EXCERPTED TEXT:
Breast Cancer Death Rates Decline, As Major Cancer Risk Factor Rises
NEW YORK (CBSNewYork) – October is Breast Cancer Awareness Month, and Wednesday it was announced that breast cancer death rates are going down.
But as CBS2's Dr. Max Gomez reports, the good news comes with a warning: A major cancer risk factor is on the rise.
There are actually a couple of cancer risk factors that are going up. One is that the population is growing older, which is a major risk factor but one we can't do anything about. The other is that we're growing fatter as a nation, which is a less well-known risk factor.
Even so, breast cancer death rates are declining.
As Dr. Max reports, Eileen Fuentes is a very luck woman. She found a lump in her breast while she was breast feeding her daughter. A mammogram confirmed her worst fear – breast cancer.
"I had surgery -- So I had a bilateral mastectomy with reconstruction. Then I went through four and a half months of treatment," she said.
That was nine years ago, making Fuentes one of a growing number of breast cancer survivors.
In fact, a new study finds that over the past 25 years, breast cancer death rates have dropped by nearly 40 percent. That translates into more than 320,000 averted deaths.
"Your chances of being alive after a diagnosis of breast cancer are significantly higher than if you got diagnosed in 1982," said Dr. Roshni Rao, the chief of breast surgery at New York Presbyterian/Columbia.
Rao says the good news is due to much better targeted therapies for the many different types of breast cancer, as well as due to early detection.

DATA RECORDS:
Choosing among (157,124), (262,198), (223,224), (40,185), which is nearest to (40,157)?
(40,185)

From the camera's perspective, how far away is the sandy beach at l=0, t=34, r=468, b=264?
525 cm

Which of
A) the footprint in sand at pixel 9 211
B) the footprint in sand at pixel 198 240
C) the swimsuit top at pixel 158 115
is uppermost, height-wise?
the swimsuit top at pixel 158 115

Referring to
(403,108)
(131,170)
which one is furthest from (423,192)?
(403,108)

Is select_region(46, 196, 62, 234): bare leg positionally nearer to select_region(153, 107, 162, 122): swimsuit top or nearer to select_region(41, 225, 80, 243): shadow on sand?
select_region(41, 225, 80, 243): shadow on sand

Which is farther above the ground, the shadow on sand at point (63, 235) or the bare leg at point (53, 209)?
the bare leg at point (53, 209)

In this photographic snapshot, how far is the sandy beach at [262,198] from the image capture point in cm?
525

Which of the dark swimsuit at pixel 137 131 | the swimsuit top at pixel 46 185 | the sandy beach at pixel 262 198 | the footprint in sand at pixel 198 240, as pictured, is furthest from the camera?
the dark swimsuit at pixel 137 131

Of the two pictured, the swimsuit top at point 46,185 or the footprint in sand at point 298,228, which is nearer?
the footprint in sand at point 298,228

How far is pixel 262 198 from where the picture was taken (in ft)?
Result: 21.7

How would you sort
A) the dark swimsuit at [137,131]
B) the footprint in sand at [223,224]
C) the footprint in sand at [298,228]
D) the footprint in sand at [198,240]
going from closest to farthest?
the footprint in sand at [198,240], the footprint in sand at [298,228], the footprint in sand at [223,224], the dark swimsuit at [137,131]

* * *

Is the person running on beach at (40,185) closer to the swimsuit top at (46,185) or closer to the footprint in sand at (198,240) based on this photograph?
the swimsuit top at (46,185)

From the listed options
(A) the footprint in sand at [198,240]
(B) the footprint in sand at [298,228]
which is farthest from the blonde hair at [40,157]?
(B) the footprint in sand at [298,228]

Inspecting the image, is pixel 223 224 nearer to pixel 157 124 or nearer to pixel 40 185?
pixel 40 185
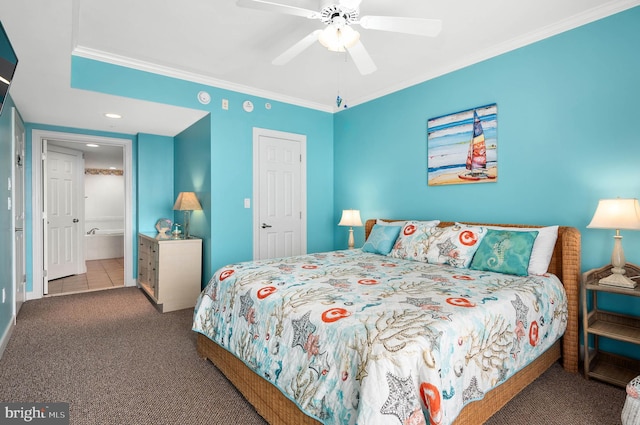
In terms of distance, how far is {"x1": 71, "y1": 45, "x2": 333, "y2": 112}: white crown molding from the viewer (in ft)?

USING THE INFORMATION:
1. How much have breast cancer death rates dropped over the past 25 years, according to the breast cancer report?
2. Carry on with the breast cancer report from its last sentence.

ANSWER SECTION:
1. Nearly 40 percent.

2.
"There's no doubt that mammography saves lives," she said. "And if we can find it when we can't feel it – which is what mammogram does – you're much more likely to be able to survive it."
However, a different report from the Centers for Disease Control and Prevention says the growing obesity epidemic threatens to overwhelm the benefits of early detection and better treatments. In fact, obesity increases the risk – not just of breast cancer, but of colorectal, pancreas, uterine and ovarian cancer and eight other deadly cancers.
"The fat increases the rate of estrogen that's circulating in the bloodstream, which increases the risk of that being utilized by the cancer to grow," Rao said.
But Fuentes likes to focus on the good news, as a cancer survivor.
"I'm happy to be one of them," she said. "It's been nine years. I'm watching my daughters grow up."
The good news is we can all reduce our risk for many cancers by losing weight and then maintaining a healthy weight, Gomez reports. That means eating less and being more physically active, which also helps prevent cancer on its own.